Laufen: An einem klassischen Fußball-Freitagabend unter Flutlicht richtet sich der Blick in der Kreisklasse 4 auf die Sportanlage Laufen. Wenn Schiedsrichter Lukas Windfellner um 19:00 Uhr die Partie anpfeift, treffen zwei Mannschaften, der SV Laufen und der SV Kirchanschöring 2, mit völlig unterschiedlichen Saisonverläufen und Ambitionen aufeinander.
Der SV Kirchanschöring II reist als klarer Favorit an. Mit 42 Punkten belegt die Bayernliga-Reserve aktuell den 2. Tabellenplatz und ist der erste Verfolger von Tabellenführer FC Bischofswiesen. Für die Gäste geht es darum, den Druck auf die Spitze aufrechtzuerhalten und den Relegationsplatz abzusichern.
Gastgeber SV Laufen hingegen findet sich mit 31 Punkten auf dem 9. Rang wieder. Während nach oben nichts mehr gehen dürfte und der Fokus an der Salzach derzeit auch woanders liegt, ist das Polster nach unten noch kaum beruhigend. Dennoch will der SV Laufen wieder jubeln und die Hinweise aus Laufen deuten auch darauf hin, dass man sich gegen den Aufstiegsaspiranten nicht kampflos ergeben wird.

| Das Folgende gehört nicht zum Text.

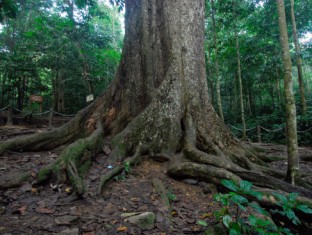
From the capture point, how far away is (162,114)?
4.43m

Die Heim-Phobie des SV Laufen ist dennoch betrübend. Ein Blick in die detaillierte Statistik offenbart die größte Schwachstelle der Hausherren: die eigene Heimbilanz. In der Heimtabelle belegt der SV Laufen mit lediglich 11 Punkten aus 11 Spielen den enttäuschenden 11. Platz. Ganz anders das Bild in der Fremde: In der Auswärtstabelle rangiert Laufen mit 20 Punkten auf einem starken 3. Platz. Die große Frage für Freitag lautet: Kann Coach Markus Klinger sein Team dazu bringen, die „Auswärts-PS“ endlich auch auf den heimischen Rasen an der Freilassinger Straße zu bringen?
Der SV Kirchanschöring II hingegen ist eine echte Macht in der Fremde. In der Auswärtstabelle belegen sie mit 22 Punkten den 2. Platz und stellen somit eine der unangenehmsten Reise-Herausforderungen der Liga dar.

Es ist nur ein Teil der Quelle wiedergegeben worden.